The next step is to prepare and file the I-140 petition.  Some of the common items submitted with the petition are the following:

  • Government filing fee of $580.  If premium processing (15 calendar day processing) is desired, there is an additional $1225 government filing fee.
  • Two copies of the Form ETA-9089 with original signatures.
  • Copy of the Notice of Filing and copies of all in-house and intranet postings.
  • DOL’s prevailing wage determination.
  • Evidence of the employer’s ability to pay the nurse’s salary.  Common evidence of ability to pay is the employer’s recent tax return, an audited financial statement, or an annual report with financial information provided.

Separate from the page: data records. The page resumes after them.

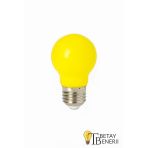 Global Led Gece Lambası Sarı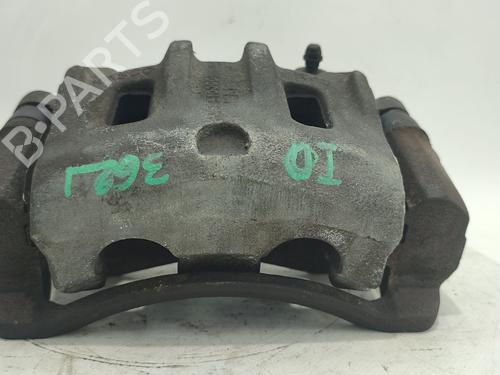 Used Left front brake caliper KIA SORENTO I (JC) 2.5 CRDi 4WD (140 hp) 32372506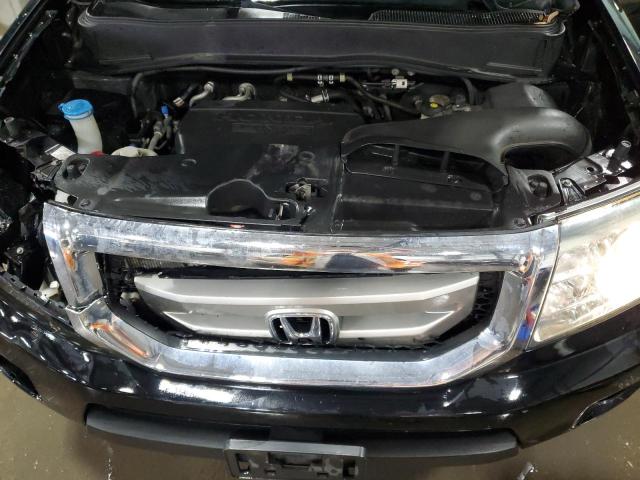 Photo 12 from auction – 2011 HONDA PILOT EXL with VIN 5FNYF4H67BB004276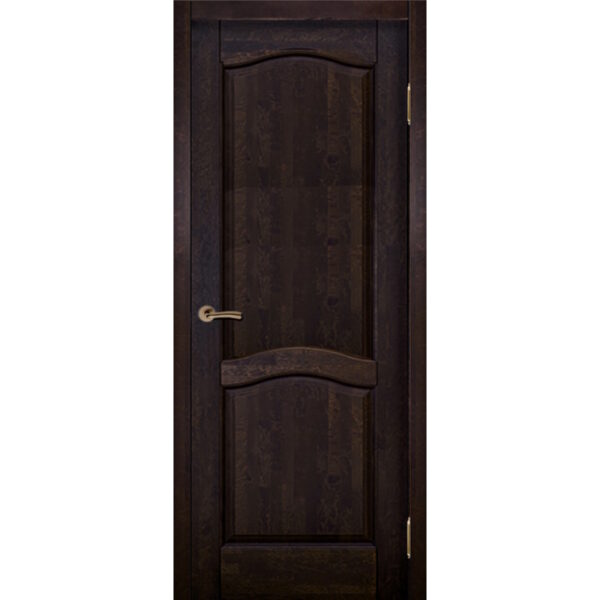 Межкомнатная дверь Лео, Венге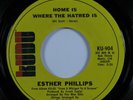 Funk 45 ESTHER PHILLIPS Home Is Where The Hatred Is KUDU HEAR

  • Commission on Graduates of Foreign Nursing Schools (CGFNS) certificate, current unrestricted nursing license from the state of intended employment, orNational Council Licensure Examination for Registered Nurses (NCLEX-RN) pass letter for any state.
  • VisaScreen Certificate (not required for the I-140 petition, but it must be submitted when requested, filed with the I-485 application, or presented at the consular interview).  The VisaScreen Certificate verifies that the nurse’s education, training, licensing, experience, and English competency are comparable to American health care workers.  Currently, the International Commission on Healthcare Professions (ICHP), a division of the Commission on Graduates of Foreign Nursing Schools (CGFNS), is authorized to issue certificates to nurses.  The VisaScreen Certificate is a separate requirement from the CGFNS certificate noted above.

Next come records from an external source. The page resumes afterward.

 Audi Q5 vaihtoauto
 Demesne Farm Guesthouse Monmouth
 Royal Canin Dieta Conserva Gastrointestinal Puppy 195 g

  • Nursing diploma and nursing transcript showing two years of post-high school nursing education.
  • Nursing license from the country of nursing education, if licensed.
  • Resume

The final step is the filing of the I-485 adjustment of status application if the nurse is within the U.S.  Otherwise, the nurse will have to file an Immigrant Visa application and process the application through the U.S. embassy or consulate in his or her home country or country of residence.  The filing of such applications depends upon the U.S. Department of State’s Visa Bulletin, which tracks when the intending immigrant has a visa immediately available, such that the green card process can be completed.  Registered nurses will commonly fall under the EB-3 (Employment-based third) preference.  According to the April 2016 Visa Bulletin, priority dates are almost current for most countries, resulting in practically no delay in the intending immigrant’s ability to file the I-485.

The disclaimer is that nationals of China, India, and the Philippines face extremely long visa backlogs at the EB-3 level, making nurse immigration out of reach for most nationals of these countries. Again, given the demand for foreign nurses in this country, this is not a situation that should exist. Hopefully, reform will come to the nurse immigration area, allowing more options in the temporary status/nonimmigrant context, especially for those nationals of backlogged countries.